Yukarıda saydığım konuların bazıları veya tümüyle ilgili kaygıları bulunan, Gezi Direnişi’ne büyük ölçüde damgasını vuran kesimlerin 11 Ağustos (belki de 25) sabahı derin bir karamsarlığa sürüklenmemesi, onlara direnme ve mücadele azmi sağlayacak bir gelecek tasarımının canlı tutulması toplumsal muhalefet açısından bugünün en can yakıcı görevidir.

Seçim tasarımı, muhalif kesimleri adeta “domuz bağına” mahkûm ederek etkisizleştirmeyi, umutsuz, çaresiz bırakıp kör bir girdaba sürüklemeyi amaçlıyordu. Gerçekten de bu dönemde boykot çağrısı anlamlı bir pozisyon değildir, çünkü RTE’nin bir eksik oyla seçilebilmesinin önünü açıyor. Ne var ki, konumunu “boykotun boykotu” üzerinden belirleyenler de, çok geçmeden ya bugün kötüledikleri üçüncü adaya çark etmek, ya da kendileri boykotçu durumuna düşmek zorunda kalacaklardır.

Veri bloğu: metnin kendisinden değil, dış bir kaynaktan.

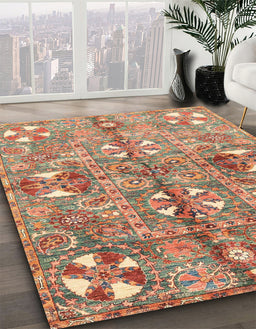 Abstract Chestnut Red Modern Rug in Family Room, abs3180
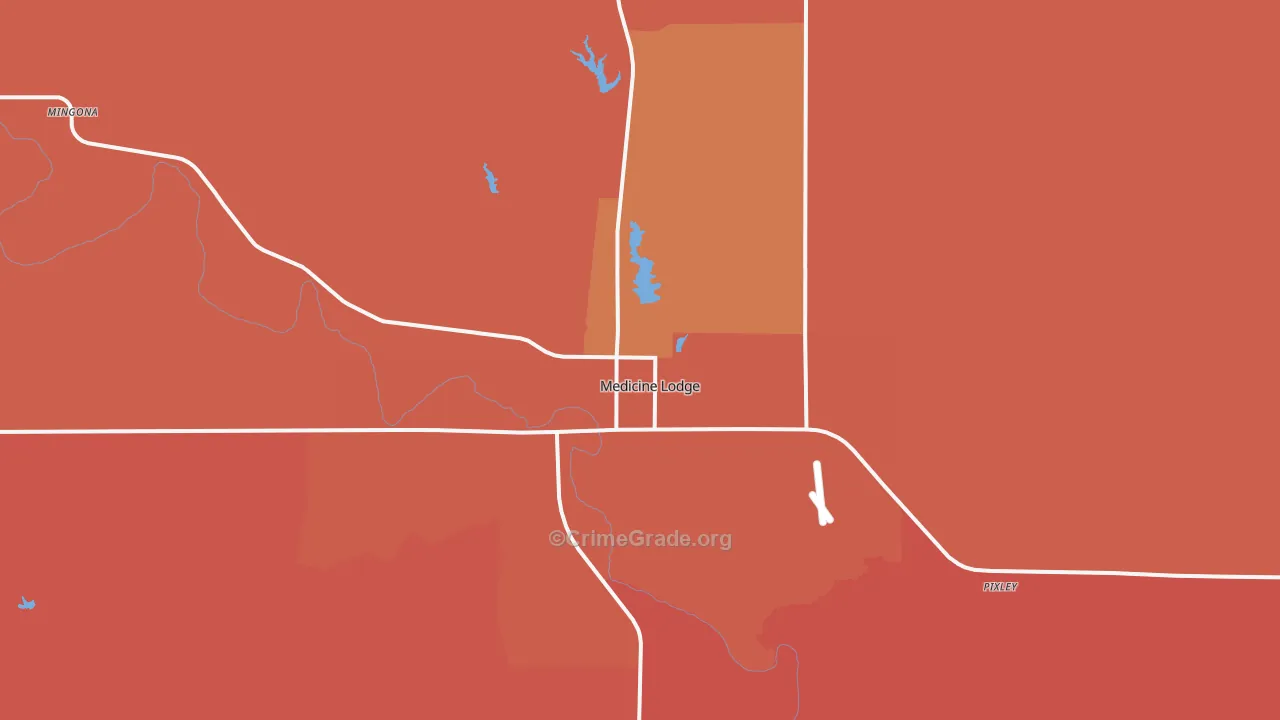 Medicine Lodge, KS Map of Arson Rates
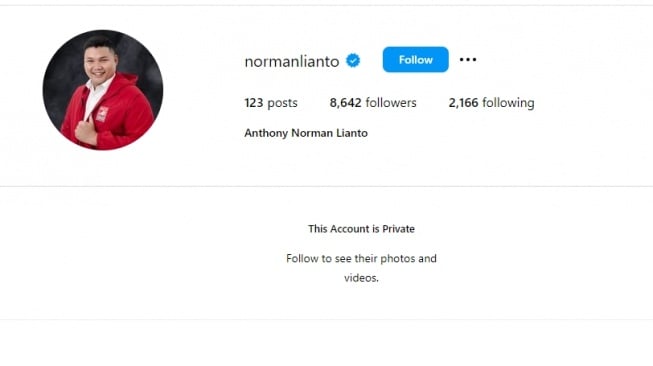 Akun Instagram Caleg PSI Anthony Norman Lianto terduga pelaku pelecehan seksual. (tangkapan layar/Instagram)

Tek sağlam zemin, kararlılıkla RTE’ye oy vermeme, şeytanla pazarlık yapmama çağrısında bulunmaktır.

Bugünkü gibi yarın da zalime direnecek gücümüz, Ali İsmailler’in anısına sahip çıkacak yüzümüz olması için, Erdoğan’ın geleceğimizi tehdit eden politikalarına “Hayır” demek zorundayız. Onun ötesini, halisane duygularla hareket eden yurttaşlarımızın iradesine bırakalım. Birbirimize RTE-öncesi Orhan Gencebay’ın dilinden “Sen de haklısın” diye seslenebilelim.